During this time, her husband had been working at a job in Idaho designing bullets. When he left that job, he accepted a position in Wisconsin at the same time that DesJardin took a nursing assignment in California. Over the next 13 weeks, lots of money on airfare was spent as she flew back and forth between Wisconsin and California.
Finally, the two decided to return home to Washington. DesJardin took a job at Providence Holy Family Hospital in Spokane in 2014 while her husband took a job as a professor.
DesJardin said she had always planned to return to school to earn her bachelor’s degree, but a verity of reasons kept her from doing so. However, this would change at Holy Family.
“I decided now was the time,” DesJardin said. “There were three or four other nurses at the hospital that all decided we would go back to school together.”
They enrolled at Western Governors University, an online school that allows students to progress through the programs at their own pace. DesJardin completed the two-year program in eight months. But she wasn’t done yet.
“I decided, ‘You know what, I’m already in the mode of school, so let’s carry on and get my master’s degree,’” DesJardin said.
DesJardin said she always thought she may be interested in teaching nursing, so she earned her master’s in nursing education degree, also from WGU.
While still at Holy Family, an interim leadership position was offered to her. She worked in that position until a permanent person was assigned. She said this helped light a fire in her, because she enjoyed the job.
DesJardin has returned to school to earn a second master’s degree, this time in nursing management. When the nursing director job in Davenport came open, it made sense to her to apply for it.
“The ad for this job was just sent to me out of the blue,” DesJardin said. “I wasn’t looking for a job. But I always knew I wanted to go higher up into management. I just thought it would be through Providence.”

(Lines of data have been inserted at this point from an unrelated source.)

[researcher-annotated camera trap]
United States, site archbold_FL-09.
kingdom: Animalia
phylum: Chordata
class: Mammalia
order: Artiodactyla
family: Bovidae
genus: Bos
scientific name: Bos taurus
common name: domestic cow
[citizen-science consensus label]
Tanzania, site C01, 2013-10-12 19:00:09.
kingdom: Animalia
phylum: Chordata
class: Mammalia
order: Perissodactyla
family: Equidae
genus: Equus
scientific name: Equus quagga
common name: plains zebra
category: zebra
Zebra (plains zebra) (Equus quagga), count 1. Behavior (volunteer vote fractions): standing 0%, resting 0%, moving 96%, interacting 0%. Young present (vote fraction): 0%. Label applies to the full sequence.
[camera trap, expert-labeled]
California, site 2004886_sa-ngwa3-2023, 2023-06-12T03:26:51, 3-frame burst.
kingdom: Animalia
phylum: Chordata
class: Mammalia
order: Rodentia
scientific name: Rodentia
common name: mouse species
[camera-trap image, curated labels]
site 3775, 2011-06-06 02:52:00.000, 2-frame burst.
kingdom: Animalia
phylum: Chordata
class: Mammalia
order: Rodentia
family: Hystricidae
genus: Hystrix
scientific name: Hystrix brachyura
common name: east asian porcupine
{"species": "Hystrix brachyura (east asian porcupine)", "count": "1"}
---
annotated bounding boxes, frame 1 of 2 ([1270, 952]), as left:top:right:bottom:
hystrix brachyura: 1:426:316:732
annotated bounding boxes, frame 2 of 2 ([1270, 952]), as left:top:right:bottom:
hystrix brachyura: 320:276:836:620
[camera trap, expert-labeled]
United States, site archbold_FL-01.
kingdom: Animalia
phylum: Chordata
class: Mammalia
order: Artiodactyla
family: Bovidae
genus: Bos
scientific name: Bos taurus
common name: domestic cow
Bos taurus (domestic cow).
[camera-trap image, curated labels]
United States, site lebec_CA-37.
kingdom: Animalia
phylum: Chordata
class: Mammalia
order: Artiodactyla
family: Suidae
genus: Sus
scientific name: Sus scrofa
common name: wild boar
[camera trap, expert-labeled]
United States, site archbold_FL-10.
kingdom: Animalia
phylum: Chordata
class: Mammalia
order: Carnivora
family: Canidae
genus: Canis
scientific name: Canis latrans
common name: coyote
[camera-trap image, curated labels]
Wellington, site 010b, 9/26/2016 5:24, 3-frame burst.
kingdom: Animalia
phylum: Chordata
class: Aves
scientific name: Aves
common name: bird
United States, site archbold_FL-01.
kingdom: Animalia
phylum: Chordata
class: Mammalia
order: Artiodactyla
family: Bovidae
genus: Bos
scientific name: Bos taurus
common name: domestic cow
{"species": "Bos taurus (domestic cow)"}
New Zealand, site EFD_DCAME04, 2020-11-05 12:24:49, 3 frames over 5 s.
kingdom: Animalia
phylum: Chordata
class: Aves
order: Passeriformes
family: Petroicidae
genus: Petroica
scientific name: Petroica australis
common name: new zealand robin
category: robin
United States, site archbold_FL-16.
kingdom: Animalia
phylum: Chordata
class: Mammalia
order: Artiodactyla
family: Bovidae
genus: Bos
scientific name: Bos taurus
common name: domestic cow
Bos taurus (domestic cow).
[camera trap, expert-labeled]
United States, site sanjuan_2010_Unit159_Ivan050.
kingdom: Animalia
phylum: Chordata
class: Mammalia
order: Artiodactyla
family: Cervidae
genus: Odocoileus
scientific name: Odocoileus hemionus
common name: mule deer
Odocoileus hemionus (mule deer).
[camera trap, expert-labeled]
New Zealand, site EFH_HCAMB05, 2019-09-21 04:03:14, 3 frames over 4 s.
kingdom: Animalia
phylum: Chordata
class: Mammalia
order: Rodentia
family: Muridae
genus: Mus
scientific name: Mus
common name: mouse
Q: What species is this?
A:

DesJardin said the small size of the Davenport Hospital didn’t bother her.
“When I traveled, a lot of the hospitals I worked at were rural ones,” DesJardin said. “In between traveling, I would work at Tri State Memorial in Clarkston. And it’s about the same size as this hospital.”
DesJardin, who spent most of her career working in the ER, said one of the largest adjustments she has to make here is getting used to not working with patients as often. She says it’s too early to tell how that adjustment is coming.
“I do miss it,” DesJardin said. “But I don’t know yet, because when I worked in management at Holy Family, I still did patient care. So, I have only been out of it for three weeks. So, we’ll see.”